Stated exercise 1
Select every line of the records that contains the string "placed". Case counts.

──────── Source

Recent Publications and Outputs
This collection, co-edited with Professor Karen Randell and Professor Karen Ritzenhoff, offers new interpretations of figures emerging from representations of terrorism and counterterrorism: the male hero, female agent, religious leader, victim/perpetrator, and survivor. This collection of essays by a broad array of international scholars reflects the altered image-making processes that have developed from George W. Bush's "war on terror." Building on current literature on media and terrorism, this volume analyzes the most recent technological developments that have impacted the way we experience terrorism: online videos, social media, cartoons, media feeds, and drones. The authors address different time periods, different terrorist groups, and explore the way filmmakers and television producers from the USA, Europe, South Africa, and the Middle East are documenting modern wars in popular culture.
This collection of essays positions Moore within a developing and expanding international readership during the course of the nineteenth century. In accounting for the successes he achieved and the challenges he faced, recurring themes include: Moore’s influence and reputation; modes of dissemination through networks and among communities; also, the articulation of personal, political, and national identities. This book, the product of an international team of scholars, is the first to focus explicitly on the reputations of Thomas Moore in different parts of the world, including Bombay, Dublin, Leipzig, and London, as well as America, Canada, Greece, and the Hispanic world.

────────────────

Stated exercise 2
Does each statement below agree with the text on recent publications? Answer yes or no for each, quoting the deciding words of the text.
(a) The collection on terrorism was co-edited with Professor Karen Randell and Professor Karen Ritzenhoff.
(b) The collection on Moore places him within an international readership during the twentieth century.
(c) The terrorism volume names drones among recent technological developments.

──────── Working data

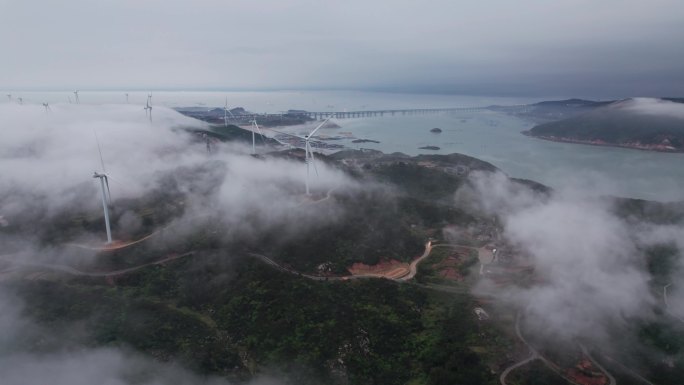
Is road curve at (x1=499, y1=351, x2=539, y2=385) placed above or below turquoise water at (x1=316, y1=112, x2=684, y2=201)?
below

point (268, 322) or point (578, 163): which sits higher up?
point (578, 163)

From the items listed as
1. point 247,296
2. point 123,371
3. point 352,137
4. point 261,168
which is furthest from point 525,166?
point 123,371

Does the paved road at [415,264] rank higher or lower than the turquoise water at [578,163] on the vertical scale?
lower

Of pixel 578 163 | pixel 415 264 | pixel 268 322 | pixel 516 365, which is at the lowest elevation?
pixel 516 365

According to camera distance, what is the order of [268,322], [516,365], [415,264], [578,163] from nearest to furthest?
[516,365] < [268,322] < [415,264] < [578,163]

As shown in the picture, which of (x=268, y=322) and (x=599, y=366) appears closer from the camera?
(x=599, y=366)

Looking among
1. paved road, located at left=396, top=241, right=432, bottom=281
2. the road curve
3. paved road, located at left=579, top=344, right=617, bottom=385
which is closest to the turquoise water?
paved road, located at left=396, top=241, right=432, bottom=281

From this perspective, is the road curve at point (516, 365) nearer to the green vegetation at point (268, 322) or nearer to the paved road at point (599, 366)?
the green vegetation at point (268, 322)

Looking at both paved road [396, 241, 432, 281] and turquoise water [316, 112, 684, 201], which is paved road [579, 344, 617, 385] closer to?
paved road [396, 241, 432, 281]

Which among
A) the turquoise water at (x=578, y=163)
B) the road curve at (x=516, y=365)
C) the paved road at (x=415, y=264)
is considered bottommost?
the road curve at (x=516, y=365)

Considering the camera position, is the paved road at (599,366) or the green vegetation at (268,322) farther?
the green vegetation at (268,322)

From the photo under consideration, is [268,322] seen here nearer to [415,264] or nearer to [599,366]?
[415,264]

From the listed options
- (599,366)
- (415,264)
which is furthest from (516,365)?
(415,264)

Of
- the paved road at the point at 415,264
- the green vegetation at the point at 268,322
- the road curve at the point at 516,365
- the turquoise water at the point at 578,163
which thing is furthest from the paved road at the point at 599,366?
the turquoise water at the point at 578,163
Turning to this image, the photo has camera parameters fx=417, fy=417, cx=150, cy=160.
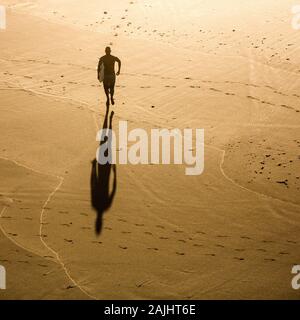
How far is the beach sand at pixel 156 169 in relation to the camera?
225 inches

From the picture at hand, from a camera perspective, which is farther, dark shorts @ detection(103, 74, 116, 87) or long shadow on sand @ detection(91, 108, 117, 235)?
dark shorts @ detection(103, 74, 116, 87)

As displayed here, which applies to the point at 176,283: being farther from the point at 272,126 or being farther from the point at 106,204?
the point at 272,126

────────────────
──────── Working data

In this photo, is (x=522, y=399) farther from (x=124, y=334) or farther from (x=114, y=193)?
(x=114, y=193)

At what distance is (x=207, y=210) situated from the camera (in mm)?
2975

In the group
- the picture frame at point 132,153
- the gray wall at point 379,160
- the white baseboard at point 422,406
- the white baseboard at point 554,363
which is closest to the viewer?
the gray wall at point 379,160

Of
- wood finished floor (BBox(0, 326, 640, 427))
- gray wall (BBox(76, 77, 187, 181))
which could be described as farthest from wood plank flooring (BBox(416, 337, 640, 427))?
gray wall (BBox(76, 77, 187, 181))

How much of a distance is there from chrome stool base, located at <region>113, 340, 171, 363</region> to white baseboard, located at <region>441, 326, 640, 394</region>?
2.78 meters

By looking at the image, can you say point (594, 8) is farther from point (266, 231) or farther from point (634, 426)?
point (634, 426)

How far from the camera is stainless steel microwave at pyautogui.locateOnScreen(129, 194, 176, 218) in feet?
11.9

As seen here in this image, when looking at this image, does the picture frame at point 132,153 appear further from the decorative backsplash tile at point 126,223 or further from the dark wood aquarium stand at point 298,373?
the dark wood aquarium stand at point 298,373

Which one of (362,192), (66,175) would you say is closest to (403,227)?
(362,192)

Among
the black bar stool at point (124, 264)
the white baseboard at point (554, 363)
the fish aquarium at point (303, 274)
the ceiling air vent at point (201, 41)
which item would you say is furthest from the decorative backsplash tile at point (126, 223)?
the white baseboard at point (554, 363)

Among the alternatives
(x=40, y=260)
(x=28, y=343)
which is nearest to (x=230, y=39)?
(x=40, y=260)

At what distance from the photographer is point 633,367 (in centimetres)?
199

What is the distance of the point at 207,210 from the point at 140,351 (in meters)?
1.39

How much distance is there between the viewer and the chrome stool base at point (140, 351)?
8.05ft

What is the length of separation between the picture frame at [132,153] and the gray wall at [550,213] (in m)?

────────────────
──────── Working data

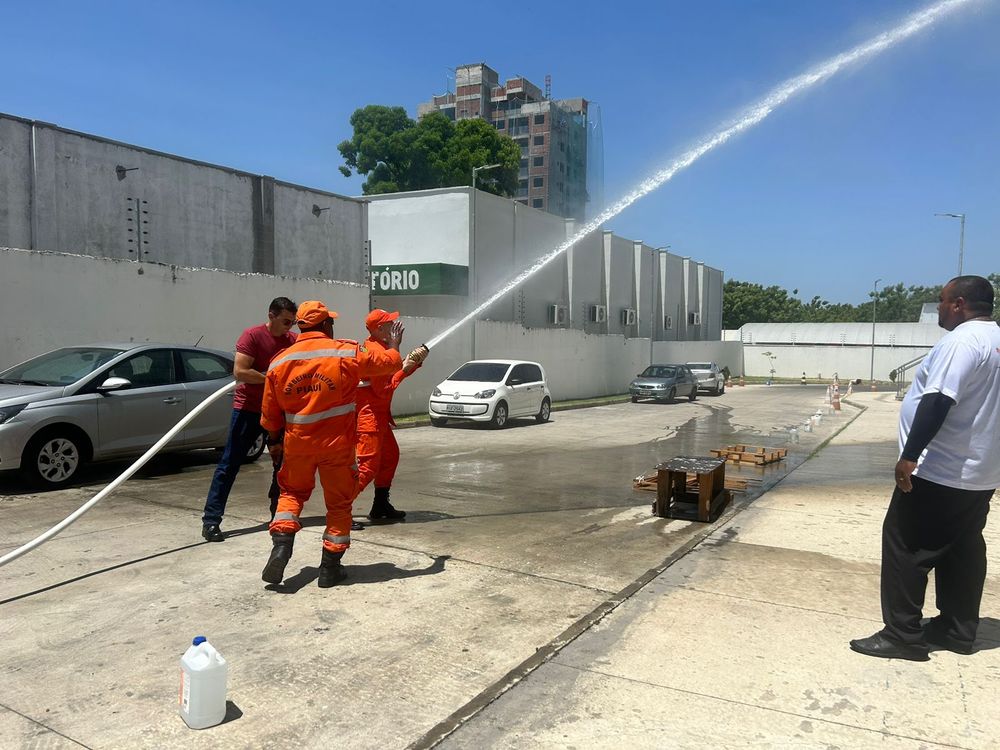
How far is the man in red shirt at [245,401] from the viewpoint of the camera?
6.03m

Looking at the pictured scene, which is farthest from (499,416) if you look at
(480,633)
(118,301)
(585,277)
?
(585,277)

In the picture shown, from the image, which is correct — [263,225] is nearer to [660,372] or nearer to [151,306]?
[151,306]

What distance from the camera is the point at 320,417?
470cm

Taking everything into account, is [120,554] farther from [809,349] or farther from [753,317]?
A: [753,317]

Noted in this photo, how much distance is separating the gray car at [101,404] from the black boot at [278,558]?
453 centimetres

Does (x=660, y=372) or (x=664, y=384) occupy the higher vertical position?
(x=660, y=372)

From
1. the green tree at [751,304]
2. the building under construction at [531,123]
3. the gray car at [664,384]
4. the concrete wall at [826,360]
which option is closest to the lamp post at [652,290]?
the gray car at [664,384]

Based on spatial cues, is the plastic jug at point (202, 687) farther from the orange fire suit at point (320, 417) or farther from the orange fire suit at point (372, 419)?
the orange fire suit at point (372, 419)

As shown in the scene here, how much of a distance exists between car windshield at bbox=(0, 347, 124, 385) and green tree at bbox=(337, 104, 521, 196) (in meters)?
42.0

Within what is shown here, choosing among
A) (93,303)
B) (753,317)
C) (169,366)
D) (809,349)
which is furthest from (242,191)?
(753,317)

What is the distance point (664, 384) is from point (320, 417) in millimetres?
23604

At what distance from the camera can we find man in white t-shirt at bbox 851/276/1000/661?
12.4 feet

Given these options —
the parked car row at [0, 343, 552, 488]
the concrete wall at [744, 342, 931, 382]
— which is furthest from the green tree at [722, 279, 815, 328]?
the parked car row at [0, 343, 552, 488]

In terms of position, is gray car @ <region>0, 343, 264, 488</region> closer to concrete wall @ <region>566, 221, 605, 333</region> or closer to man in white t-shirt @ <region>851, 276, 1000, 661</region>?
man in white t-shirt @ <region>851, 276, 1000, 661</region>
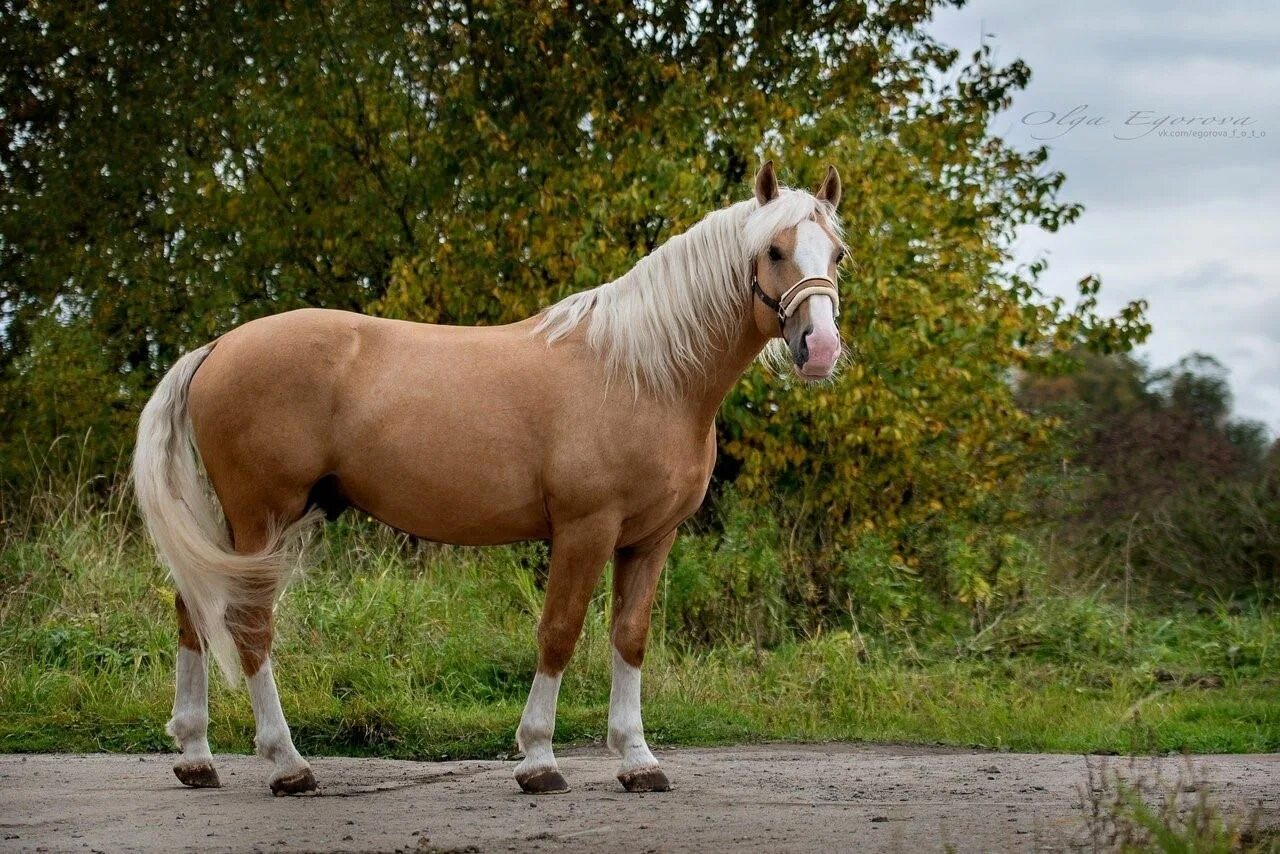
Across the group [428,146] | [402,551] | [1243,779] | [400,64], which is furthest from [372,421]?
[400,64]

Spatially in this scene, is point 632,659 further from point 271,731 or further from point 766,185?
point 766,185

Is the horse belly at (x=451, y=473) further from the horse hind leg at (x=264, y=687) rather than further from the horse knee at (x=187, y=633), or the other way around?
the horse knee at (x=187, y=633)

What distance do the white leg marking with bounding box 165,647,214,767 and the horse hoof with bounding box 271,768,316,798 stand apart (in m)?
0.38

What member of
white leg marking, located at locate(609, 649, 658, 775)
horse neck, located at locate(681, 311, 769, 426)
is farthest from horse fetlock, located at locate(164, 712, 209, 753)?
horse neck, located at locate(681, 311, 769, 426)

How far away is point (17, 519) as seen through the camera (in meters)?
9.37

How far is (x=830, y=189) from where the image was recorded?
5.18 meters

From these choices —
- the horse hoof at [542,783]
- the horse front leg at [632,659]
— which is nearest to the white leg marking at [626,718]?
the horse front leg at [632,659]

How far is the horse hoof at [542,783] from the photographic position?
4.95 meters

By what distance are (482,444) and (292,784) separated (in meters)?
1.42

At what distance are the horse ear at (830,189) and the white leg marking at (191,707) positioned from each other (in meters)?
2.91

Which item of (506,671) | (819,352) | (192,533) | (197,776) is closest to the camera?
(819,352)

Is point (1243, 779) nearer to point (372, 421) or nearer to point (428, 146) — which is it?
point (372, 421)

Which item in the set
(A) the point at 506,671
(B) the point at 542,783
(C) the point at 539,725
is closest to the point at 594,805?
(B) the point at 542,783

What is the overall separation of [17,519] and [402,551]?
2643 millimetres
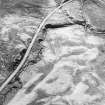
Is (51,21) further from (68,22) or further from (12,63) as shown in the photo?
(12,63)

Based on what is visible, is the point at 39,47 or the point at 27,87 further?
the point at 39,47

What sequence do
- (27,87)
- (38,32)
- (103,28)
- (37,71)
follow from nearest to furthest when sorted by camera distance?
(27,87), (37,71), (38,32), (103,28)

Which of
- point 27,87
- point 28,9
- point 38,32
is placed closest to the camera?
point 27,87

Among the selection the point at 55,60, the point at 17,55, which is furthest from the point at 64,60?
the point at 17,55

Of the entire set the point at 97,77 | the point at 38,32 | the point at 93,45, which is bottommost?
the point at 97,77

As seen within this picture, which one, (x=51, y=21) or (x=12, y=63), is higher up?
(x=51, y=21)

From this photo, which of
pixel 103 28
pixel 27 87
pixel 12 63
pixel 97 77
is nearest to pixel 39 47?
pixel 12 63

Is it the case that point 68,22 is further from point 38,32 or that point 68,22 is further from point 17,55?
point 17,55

────────────────

Complete answer 1
Is road curve at (x1=499, y1=351, x2=539, y2=385) placed above or below turquoise water at (x1=316, y1=112, x2=684, y2=201)?
is placed closest to the camera?

Complete answer 2
(a) Yes: "co-edited with Professor Karen Randell and Professor Karen Ritzenhoff"
(b) No: "during the course of the nineteenth century"
(c) Yes: "online videos, social media, cartoons, media feeds, and drones"